* _SELECTED EXCERPT_:
+---+

MAC prove that message was produced by *any* of participants that have access to
the shared secret (and can be validated only by people that have access to this
shared secret).
Works perfectly with *one* participant (you store encrypted and MACed data on
untrusted medium; then you retrieve your data [on trusted system], and verify
MAC to ensure they are still intact).
Still works with two participants (if only Alice and Bob knows shared secret,
and Bob knows he is not author, it must be Alice). That is, unless Bob private
key leaked (pretty bad for Bob anyway, but still with MAC he is *more* pwned
than with signatures).
Does not work with *more than two participants* (Alice, Bob and Charlie know
shared secret and thus can generate and validate MAC; who was author of message,
Alice or Charlie?).
And, of course, cannot work at all with *undefined* number of participants (to
verify signature, you need public key, there are no problem with distributing
public key to random people; to verify MAC, you need *secret* key, there are no
way you can safely share secret key with random people).

> If need to associate ephemeral public key with sender's permanent public
> key, wrap another shared secret that involves the permanent public key
> inside the message.

You mean, "sign her ephemeral key on permanent key"? LOL.
(And still *MAC completely useless with more than two participants*.)
And, as said above, to ensure encryption is intact, you need to sign *recipient
key* rather than *(ephemeral) sender key*.

+---+

* _RECORD SET_:
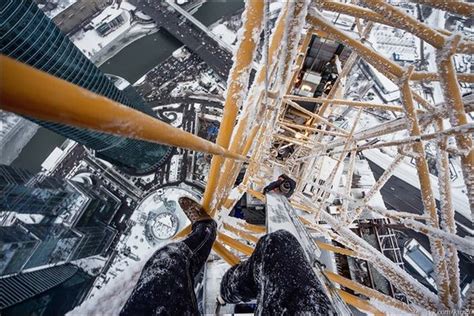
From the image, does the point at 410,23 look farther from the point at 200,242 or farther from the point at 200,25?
the point at 200,25

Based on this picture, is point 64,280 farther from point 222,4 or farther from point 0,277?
point 222,4

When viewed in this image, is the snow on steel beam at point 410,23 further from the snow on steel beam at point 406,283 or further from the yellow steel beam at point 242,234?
the yellow steel beam at point 242,234

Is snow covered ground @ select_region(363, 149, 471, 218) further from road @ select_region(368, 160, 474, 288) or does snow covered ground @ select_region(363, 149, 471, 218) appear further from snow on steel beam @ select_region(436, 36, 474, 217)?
snow on steel beam @ select_region(436, 36, 474, 217)

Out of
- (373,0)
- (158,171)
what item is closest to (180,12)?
(158,171)

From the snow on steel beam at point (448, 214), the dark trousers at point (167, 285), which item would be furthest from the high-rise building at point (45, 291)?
the snow on steel beam at point (448, 214)

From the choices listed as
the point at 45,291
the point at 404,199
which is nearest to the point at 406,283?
the point at 404,199

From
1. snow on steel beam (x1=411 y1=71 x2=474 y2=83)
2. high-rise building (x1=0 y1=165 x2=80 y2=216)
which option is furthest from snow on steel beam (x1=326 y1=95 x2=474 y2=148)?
high-rise building (x1=0 y1=165 x2=80 y2=216)
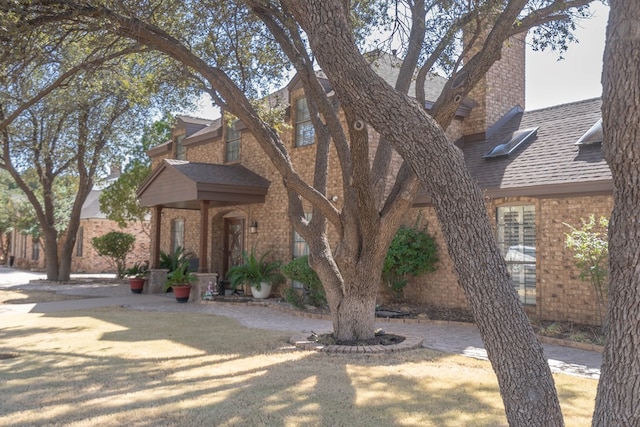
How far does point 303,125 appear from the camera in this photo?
15.4 meters

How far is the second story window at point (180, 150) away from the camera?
20906mm

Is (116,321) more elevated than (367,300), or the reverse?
(367,300)

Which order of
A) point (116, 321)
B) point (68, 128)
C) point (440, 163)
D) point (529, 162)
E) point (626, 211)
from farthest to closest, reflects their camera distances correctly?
1. point (68, 128)
2. point (529, 162)
3. point (116, 321)
4. point (440, 163)
5. point (626, 211)

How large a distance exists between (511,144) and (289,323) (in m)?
6.80

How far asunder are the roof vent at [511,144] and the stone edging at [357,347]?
602cm

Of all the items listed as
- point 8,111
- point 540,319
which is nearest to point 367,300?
point 540,319

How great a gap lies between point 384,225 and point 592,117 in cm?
716

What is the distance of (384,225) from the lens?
7.83 m

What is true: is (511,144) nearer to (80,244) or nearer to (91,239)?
(91,239)

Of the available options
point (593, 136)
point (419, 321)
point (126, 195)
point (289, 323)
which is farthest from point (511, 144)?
point (126, 195)

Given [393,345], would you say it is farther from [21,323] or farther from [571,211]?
[21,323]

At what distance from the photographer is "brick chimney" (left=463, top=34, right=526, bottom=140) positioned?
47.6 feet

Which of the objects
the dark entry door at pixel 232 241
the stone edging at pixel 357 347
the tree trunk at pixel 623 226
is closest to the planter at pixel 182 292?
the dark entry door at pixel 232 241

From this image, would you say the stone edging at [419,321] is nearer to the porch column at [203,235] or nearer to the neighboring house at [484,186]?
the porch column at [203,235]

+---+

Answer these from the MAC discussion:
1. In the two-participant case, how can Bob tell that Alice authored a message?
2. Which key does verifying a MAC require, and which key does verifying a signature require?
3. To ensure encryption is intact, which key should be signed?

* _OUTPUT FOR THIS EXERCISE_:
1. Only Alice and Bob know the shared secret, and Bob knows he is not the author, so it must be Alice.
2. Verifying a MAC requires the secret key, and verifying a signature requires the public key.
3. The recipient key should be signed, not the (ephemeral) sender key.